__EXTRACT PROVIDED__

Remember last week, when we talked about the rumours that Research In Motion might bring Android application compatibility to its new QNX-based mobile operating system? Well, while the following news seems to have nothing to do with RIM, it does show it’s possible to bring Android application compatibility to other platforms. Myriad has announced Alien Dalvik, which allows Android applications to run on other platforms at comparable speed.
Alien Dalvik comes from Myriad, an unknown name perhaps, but they’re no small player. Alien Dalvik allows Android applications to run on different platforms at comparable speed. It seems developers only need to repackaging Android package files (.apk), but for users, the process is entirely transparent, and will function exactly like a native application.
“From a user perspective, Alien Dalvik is completely transparent. Alien Dalvik applications appear as native and can be seamlessly installed on device without user disruption,” the press release reads, “All the user sees is that he now has access to a wider range of applications, thus encouraging a higher frequency of downloads and increased ARPU.”
The video is indeed pretty impressive.
Alien Dalvik will be released commercially later this year, and will initially run on MeeGo, with other platforms in the pipeline. Myriad will unveil more information during Mobile World Congress next week, so hopefully we’ll maybe get to try it out ourselves. Let’s hope it becomes available as open source as well, so that it can be hacked onto other platforms and devices as soon as possible. I’d love to play around with Android applications on my Windows Phone 7 HD7.

__EXERCISE DATA__

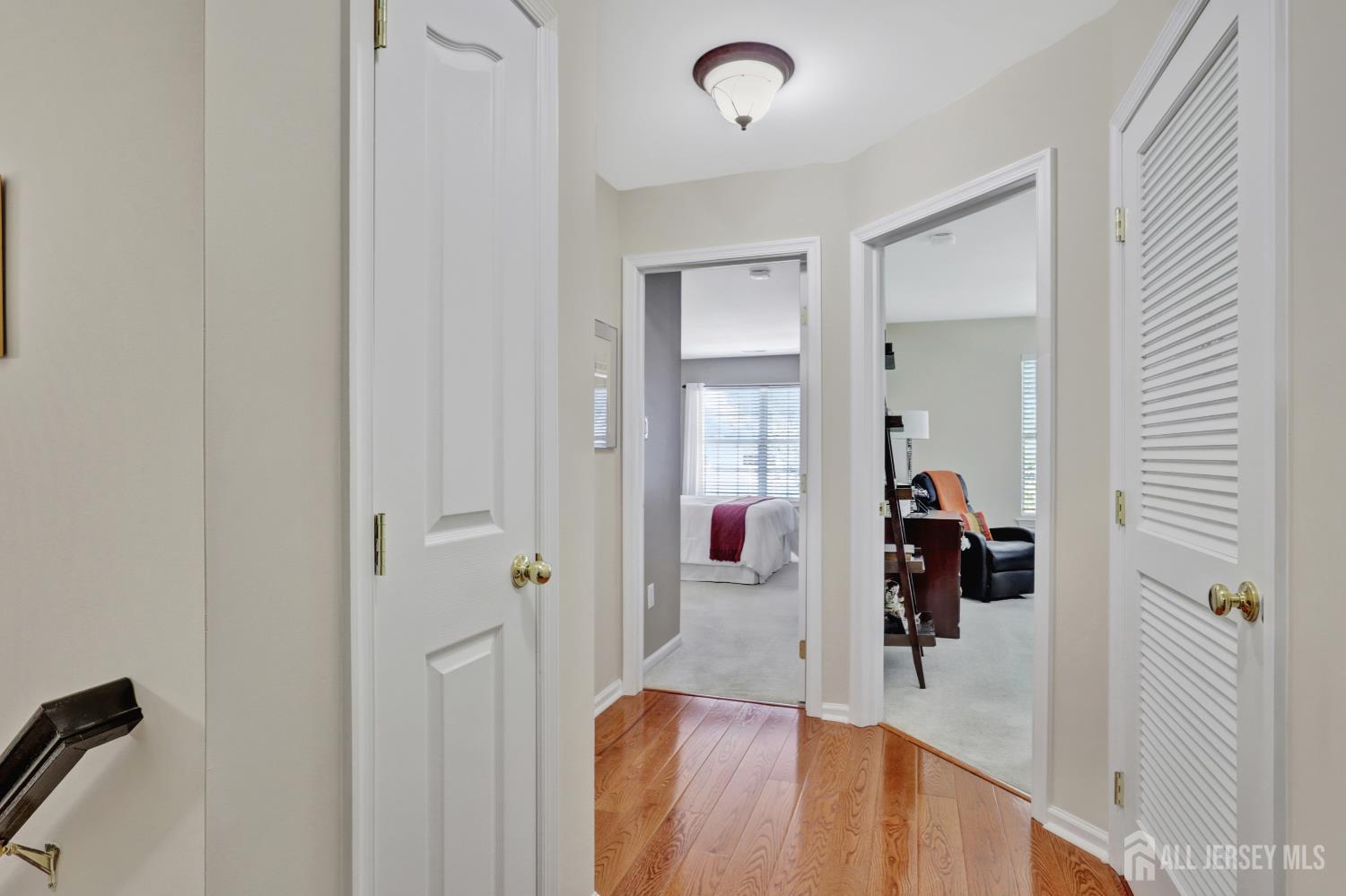 601 Yarrow Circle South Brunswick NJ 08810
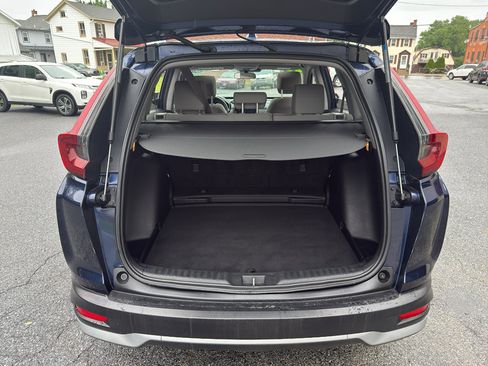 Used 2020 Honda CR-V EX image 28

__WHAT TO PRODUCE__
From the article about Alien Dalvik, copy word for word the stretch that starts at "Alien Dalvik will" and ends after "Phone 7 HD7.".

__SOLVED PROBLEM__
Alien Dalvik will be released commercially later this year, and will initially run on MeeGo, with other platforms in the pipeline. Myriad will unveil more information during Mobile World Congress next week, so hopefully we’ll maybe get to try it out ourselves. Let’s hope it becomes available as open source as well, so that it can be hacked onto other platforms and devices as soon as possible. I’d love to play around with Android applications on my Windows Phone 7 HD7.